The fourth-generation Toyota Prius has reportedly been delayed by at least six months as the car’s engineers continue work on its new hybrid powertrain and modular architecture.

Industry journal Automotive News reports production of the new Prius (codenamed 690A) has been pushed back to December 2015, with the ‘confirmation vehicle’ – a prototype generally built 12 months before the start of full-scale production – scheduled for around November 2014.

The delay means the current, third-generation Prius will likely continue to be sold in Australia until the middle of 2016, by which time it will be more than seven years old.

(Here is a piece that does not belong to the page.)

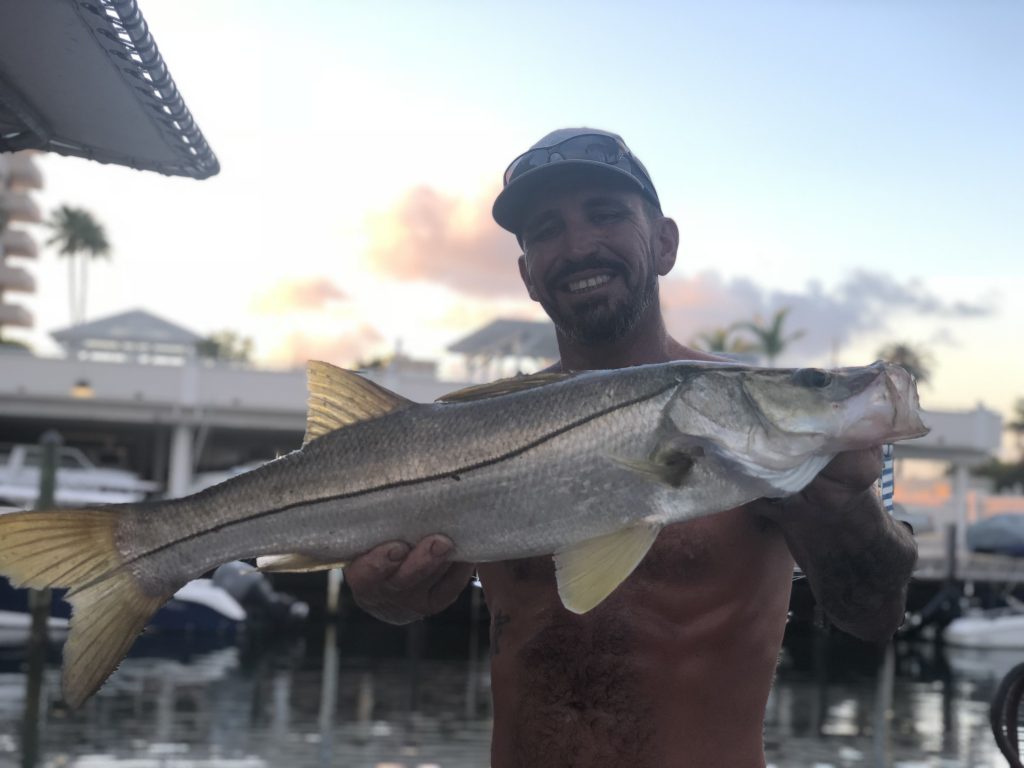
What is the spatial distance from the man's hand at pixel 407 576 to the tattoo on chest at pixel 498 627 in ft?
1.16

A source revealed the delay is partially the result of the car’s engineers seeking to maximise its fuel economy. Toyota is targeting efficiency improvements of at least 10 per cent with the fourth-generation Prius – a goal that should see combined cycle fuel consumption fall to about 3.5 litres per 100km.

The new Prius will be the first model built on the brand’s modular underpinnings dubbed ‘Toyota New Global Architecture’, which will be used by a host of future models.

Its new-generation hybrid system is also set to be smaller and lighter than the current drivetrain, and will also be versatile enough to power models smaller than the Prius C and larger than the Camry Hybrid.

The publication claims production of the second-generation Toyota Prius plug-in hybrid is expected to follow about 10 months after the regular Prius in October 2016.